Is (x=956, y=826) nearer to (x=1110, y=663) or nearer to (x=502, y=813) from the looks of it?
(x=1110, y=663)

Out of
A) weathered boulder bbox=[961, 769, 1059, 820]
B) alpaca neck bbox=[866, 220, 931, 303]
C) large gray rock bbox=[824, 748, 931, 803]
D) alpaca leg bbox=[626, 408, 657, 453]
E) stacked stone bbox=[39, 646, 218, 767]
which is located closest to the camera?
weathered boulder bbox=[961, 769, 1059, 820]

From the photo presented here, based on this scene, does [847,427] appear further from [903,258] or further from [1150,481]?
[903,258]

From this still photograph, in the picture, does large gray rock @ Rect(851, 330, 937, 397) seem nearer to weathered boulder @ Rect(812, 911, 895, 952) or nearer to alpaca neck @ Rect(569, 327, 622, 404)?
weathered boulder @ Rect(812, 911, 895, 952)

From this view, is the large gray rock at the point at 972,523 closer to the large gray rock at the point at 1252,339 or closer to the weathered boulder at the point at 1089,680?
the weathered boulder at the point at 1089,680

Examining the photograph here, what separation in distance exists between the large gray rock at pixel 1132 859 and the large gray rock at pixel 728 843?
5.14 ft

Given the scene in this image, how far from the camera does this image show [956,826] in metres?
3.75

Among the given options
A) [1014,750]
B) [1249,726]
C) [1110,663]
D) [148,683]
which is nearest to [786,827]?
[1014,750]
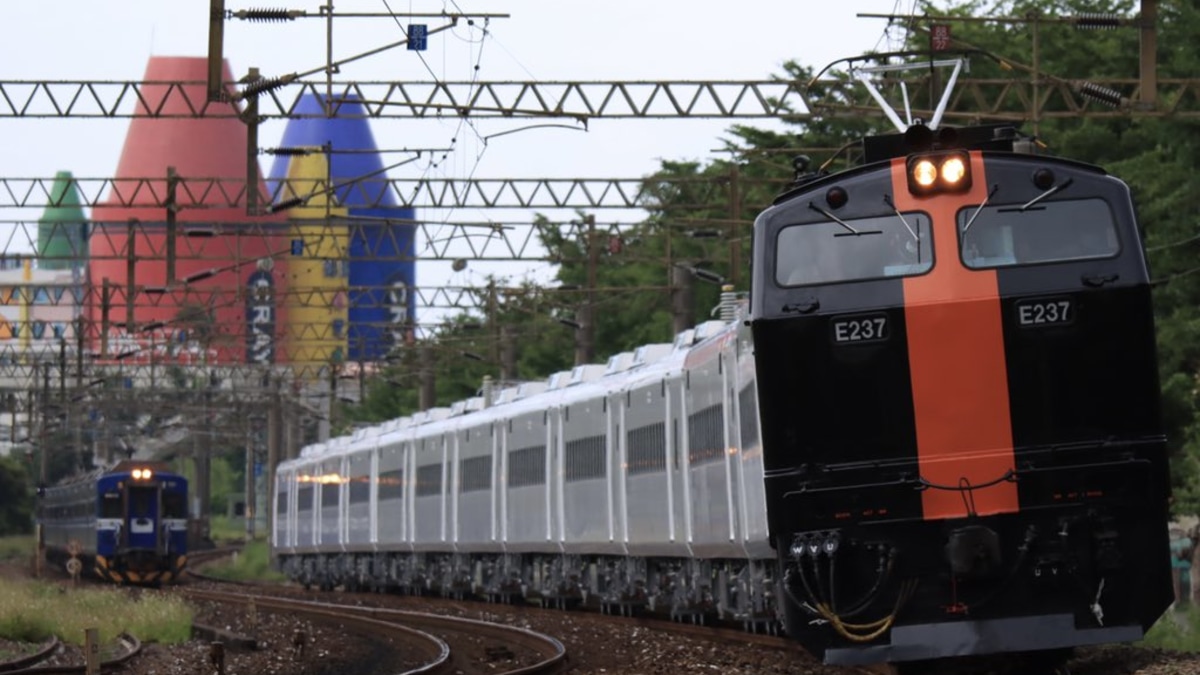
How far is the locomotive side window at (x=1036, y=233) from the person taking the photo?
13703 mm

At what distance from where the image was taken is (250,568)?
71750mm

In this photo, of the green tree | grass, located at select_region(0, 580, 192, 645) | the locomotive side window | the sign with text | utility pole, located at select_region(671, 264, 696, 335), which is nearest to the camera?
the locomotive side window

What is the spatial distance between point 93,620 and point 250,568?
1601 inches

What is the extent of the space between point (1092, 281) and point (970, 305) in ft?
2.47

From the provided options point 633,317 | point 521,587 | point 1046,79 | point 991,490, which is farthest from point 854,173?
point 633,317

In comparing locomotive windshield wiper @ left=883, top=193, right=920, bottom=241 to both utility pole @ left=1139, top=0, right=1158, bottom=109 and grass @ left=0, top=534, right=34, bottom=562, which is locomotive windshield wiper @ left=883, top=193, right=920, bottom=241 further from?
grass @ left=0, top=534, right=34, bottom=562

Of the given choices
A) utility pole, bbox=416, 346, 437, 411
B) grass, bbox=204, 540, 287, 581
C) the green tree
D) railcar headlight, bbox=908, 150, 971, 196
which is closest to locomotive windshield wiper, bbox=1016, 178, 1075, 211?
railcar headlight, bbox=908, 150, 971, 196

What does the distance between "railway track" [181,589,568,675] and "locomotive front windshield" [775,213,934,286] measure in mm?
7260

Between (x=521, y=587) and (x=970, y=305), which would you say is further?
(x=521, y=587)

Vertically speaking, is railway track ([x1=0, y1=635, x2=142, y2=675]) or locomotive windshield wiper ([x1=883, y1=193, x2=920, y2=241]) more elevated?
locomotive windshield wiper ([x1=883, y1=193, x2=920, y2=241])

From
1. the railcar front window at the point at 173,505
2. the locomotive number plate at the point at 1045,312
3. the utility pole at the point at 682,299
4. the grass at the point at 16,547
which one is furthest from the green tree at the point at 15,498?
the locomotive number plate at the point at 1045,312

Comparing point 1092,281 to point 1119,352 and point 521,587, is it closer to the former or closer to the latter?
point 1119,352

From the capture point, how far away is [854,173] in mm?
14000

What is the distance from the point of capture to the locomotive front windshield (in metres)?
13.8
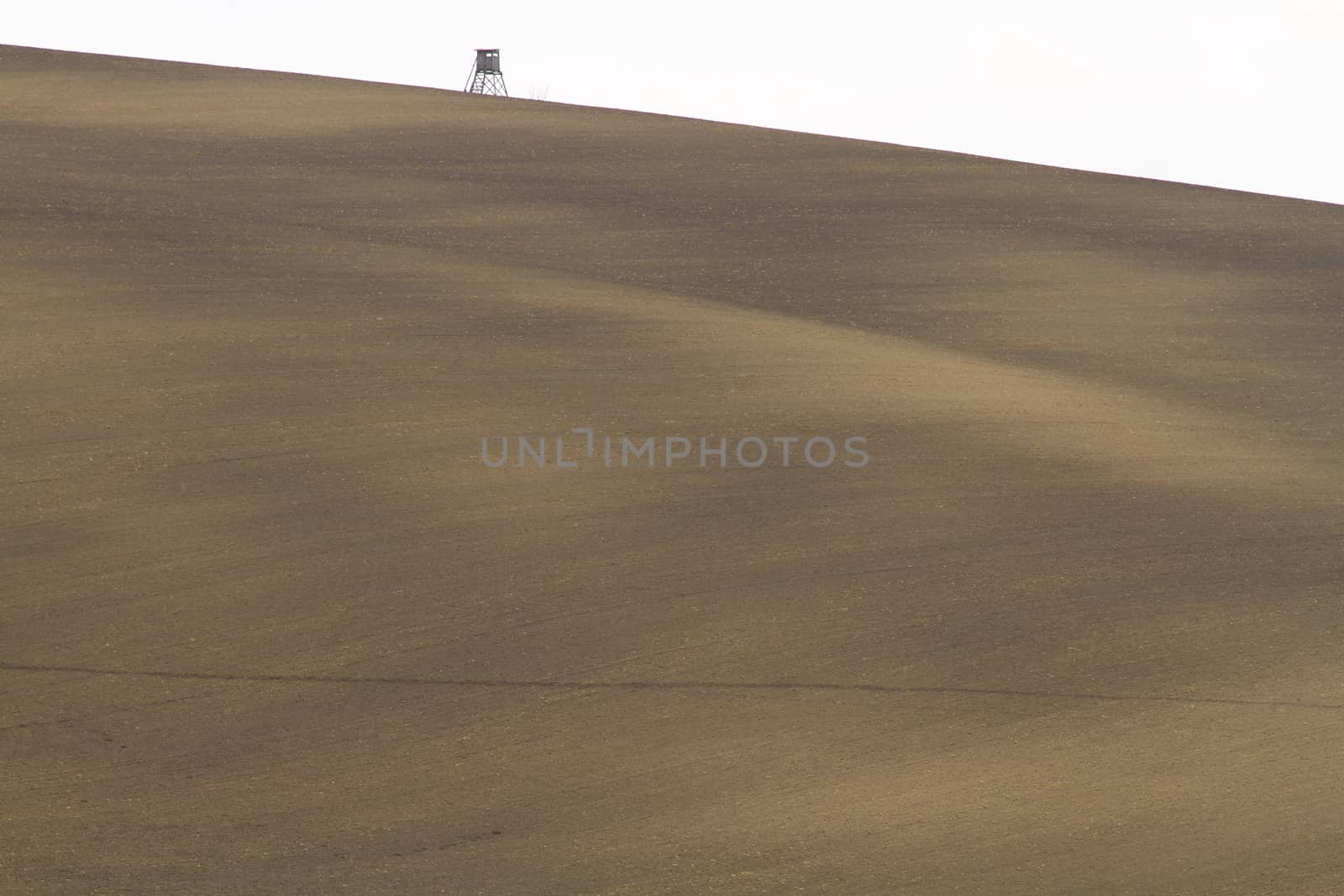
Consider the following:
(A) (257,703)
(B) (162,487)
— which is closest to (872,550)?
(A) (257,703)

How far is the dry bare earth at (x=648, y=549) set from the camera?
8516 mm

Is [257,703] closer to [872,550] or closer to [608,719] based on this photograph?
[608,719]

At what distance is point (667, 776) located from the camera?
29.9ft

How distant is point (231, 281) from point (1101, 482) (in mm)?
10416

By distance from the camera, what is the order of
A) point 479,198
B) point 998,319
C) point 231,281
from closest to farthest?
point 231,281 → point 998,319 → point 479,198

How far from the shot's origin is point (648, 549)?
12.4 meters

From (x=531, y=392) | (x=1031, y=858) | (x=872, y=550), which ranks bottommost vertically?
(x=1031, y=858)

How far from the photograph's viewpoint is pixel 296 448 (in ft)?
44.2

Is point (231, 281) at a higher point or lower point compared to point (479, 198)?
lower

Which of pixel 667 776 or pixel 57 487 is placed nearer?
→ pixel 667 776

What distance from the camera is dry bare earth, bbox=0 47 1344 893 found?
852 centimetres

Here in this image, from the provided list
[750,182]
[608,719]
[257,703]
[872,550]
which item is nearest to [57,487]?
[257,703]

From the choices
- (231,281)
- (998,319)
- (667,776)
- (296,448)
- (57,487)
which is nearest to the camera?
(667,776)

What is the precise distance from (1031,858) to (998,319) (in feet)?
39.5
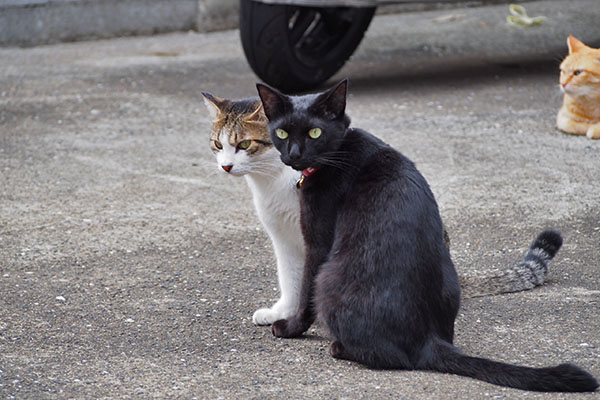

========================================

Problem:
Format the listing above, from the line containing "What distance from the" through the end, as a Markdown table with the columns Row and Text, numbering each line and leaving out blank lines. Leave the pictures out of the answer.

Reply to the task:
| Row | Text |
|---|---|
| 1 | What distance from the camera is dry bare earth, bbox=0 47 1344 893 found? |
| 2 | 852 centimetres |
| 3 | Here in this image, from the provided list |
| 4 | [750,182] |
| 5 | [608,719] |
| 6 | [257,703] |
| 7 | [872,550] |
| 8 | which item is nearest to [57,487]? |
| 9 | [257,703] |
| 10 | From the choices |
| 11 | - (231,281) |
| 12 | - (998,319) |
| 13 | - (667,776) |
| 14 | - (296,448) |
| 15 | - (57,487) |
| 16 | which is nearest to the camera? |
| 17 | (667,776) |
| 18 | What is the precise distance from (1031,858) to (998,319) (in feet)? |
| 19 | 39.5 |